2 pepper rating

This week in Luxembourg nearly 200 conference delegates temporarily forgot about “Pop Idol, “American Idol,” and “Deutschland sucht den Superstar” as the European Commission (EC) heard and evaluated proposals for its newest translation technology idols. Representatives from universities, research centers, and commercial organizations were looking for a share of the 100 million euros that the EC budgeted for new language technology initiatives. Common Sense Advisory was on hand to keynote the Language Technology Days conference with a presentation on the emerging practice of “enterprise language processing” and its reliance on centralized operations, process definition, content triage, and advanced technology.

The conference, organized by the EC’s Information Society and Media Directorate-General, provided an opportunity for already funded projects to report on their progress, for those with technology-related initiatives to get a hearing on their proposals, and for future proposers to learn the process for and best practices of getting a proposal funded. The conference showcased technologies that could lower barriers to communications in corporate, government, and non-governmental organizations and enable the multilingual society envisioned by the European Union. These themes were emphasized by Patricia Manson and Roberto Cencioni, representing Digital Content and Cognitive Systems work at the European Commission.

Some projects presented at the conference have been around for quite some time, such as the European Language Resources Association (ELRA), which came into being in 1995 to promote language resources and which has focused on ways to evaluate language engineering technologies.
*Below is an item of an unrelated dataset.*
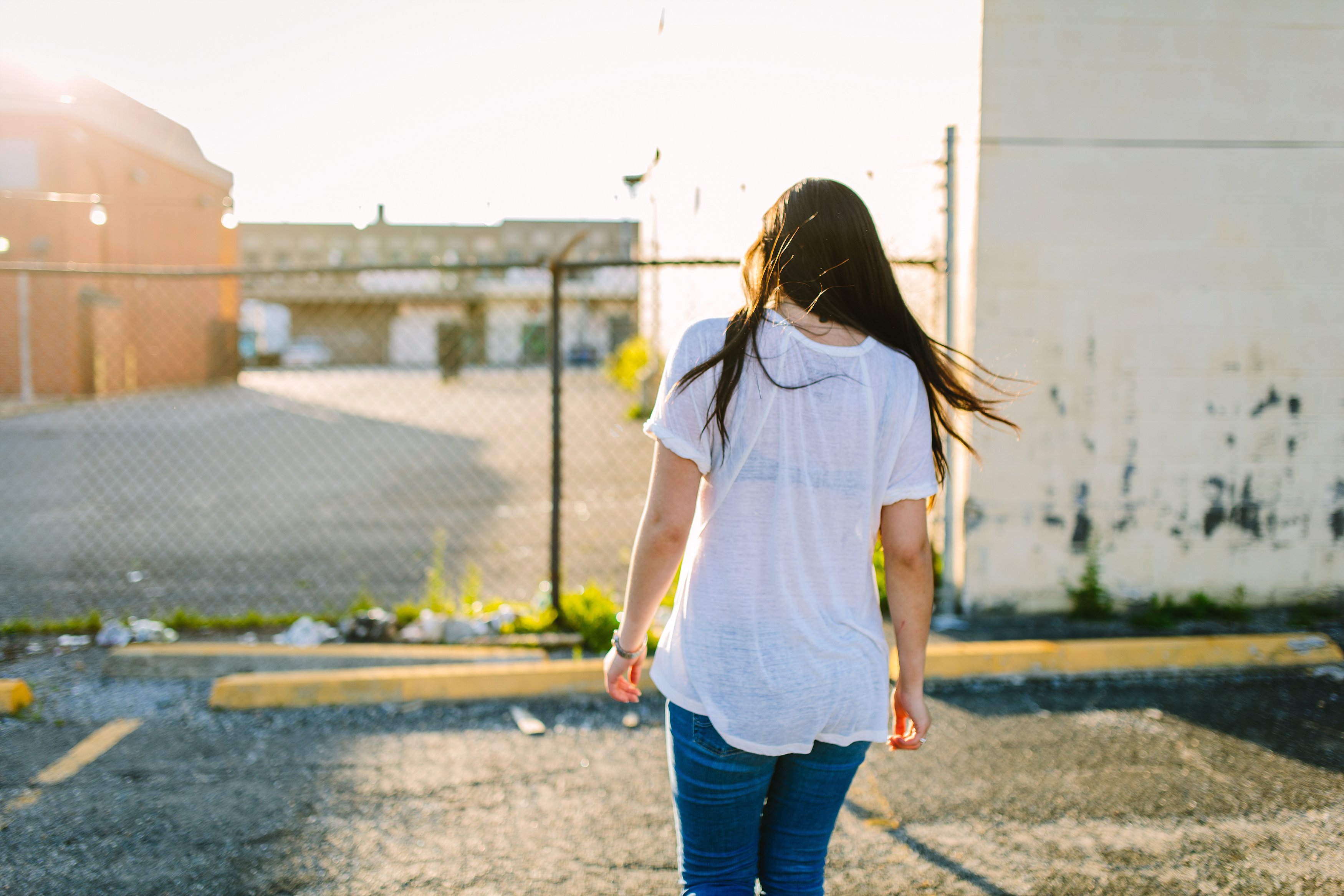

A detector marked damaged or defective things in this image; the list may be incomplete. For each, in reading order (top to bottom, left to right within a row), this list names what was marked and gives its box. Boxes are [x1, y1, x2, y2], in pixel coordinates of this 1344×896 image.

peeling paint [1253, 387, 1284, 418]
At the other end of the spectrum were recently initiated projects such as Clarin, with its goal of networking existing language archives and tools for the humanities and social sciences, and Meta-Net and Meta-Share, a proposed digital marketplace where language data and tools will be documented, shared, combined, and otherwise leveraged “to support a data economy.” In concept and structure, Meta-Net could become an EC-funded superset of the TAUS Data Architecture, also presented at the conference. Another notable effort was PANACEA, a long overdue project to integrate language resources for better exploitation by machine translation systems.

At a very basic level, each of the groups calls for an increase in collection and leverage of data and the metadata that describes it. In one sense, we saw this conference as an information age analog to the origins of the European Union in the European Coal and Steel Community, which was created to deal with the basic infrastructural commodities required to reconstruct Europe following World War II. As we pointed out in our report on The European Translation Market, the European community’s multilingual, cross-border economy depends greatly on the free and easy flow of information among and between the constituent nations.

Finally, we found the absence of most commercial software vendors and language service providers to be noteworthy, but an investment of 100 million euros by the European Commission with matching funds from the winners could have some influence in the language technology marketplace — but nothing near the potential impact of any technology or service model adopted by large providers such as the EC’s Directorate for Translation.